Reproduce the listing word for word. Skip any image.

Dataset extract:

-*-*-

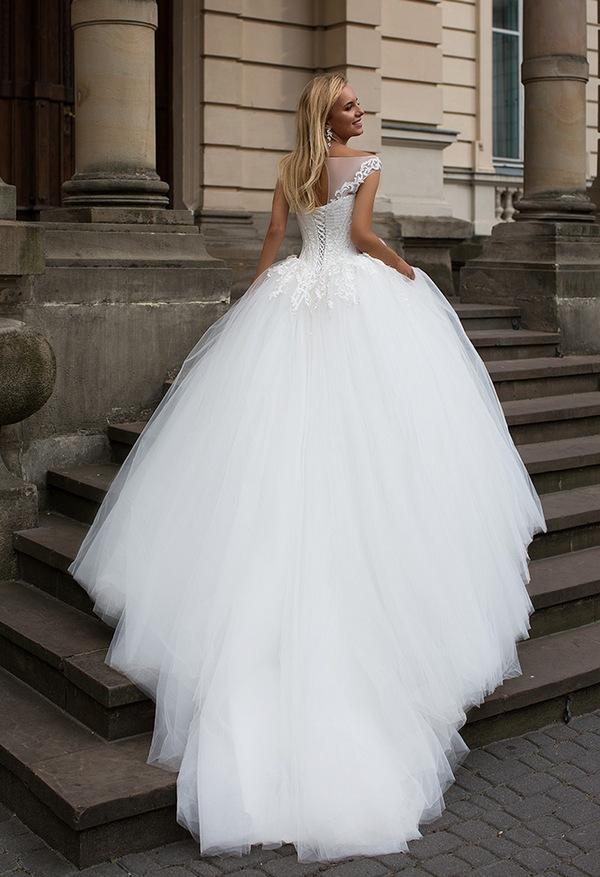 Oksana-Mukha-Wedding-Dresses-2017-Adelaide-1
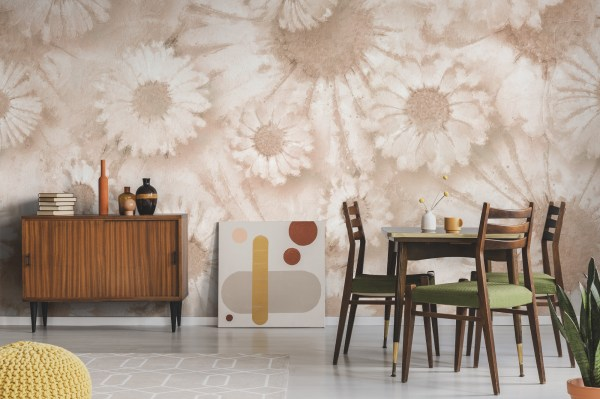 daisy floral wallpaper in dining room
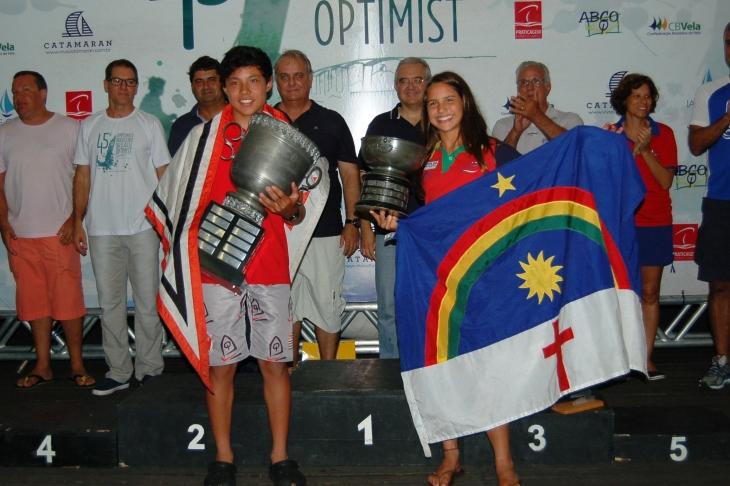 Nicolas Bernal (campeão masculino) e Marina da Fonte (campeã feminina)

-*-*-

Exercise solution:
 Oksana-Mukha-Wedding-Dresses-2017-Adelaide-1
 daisy floral wallpaper in dining room
 Nicolas Bernal (campeão masculino) e Marina da Fonte (campeã feminina)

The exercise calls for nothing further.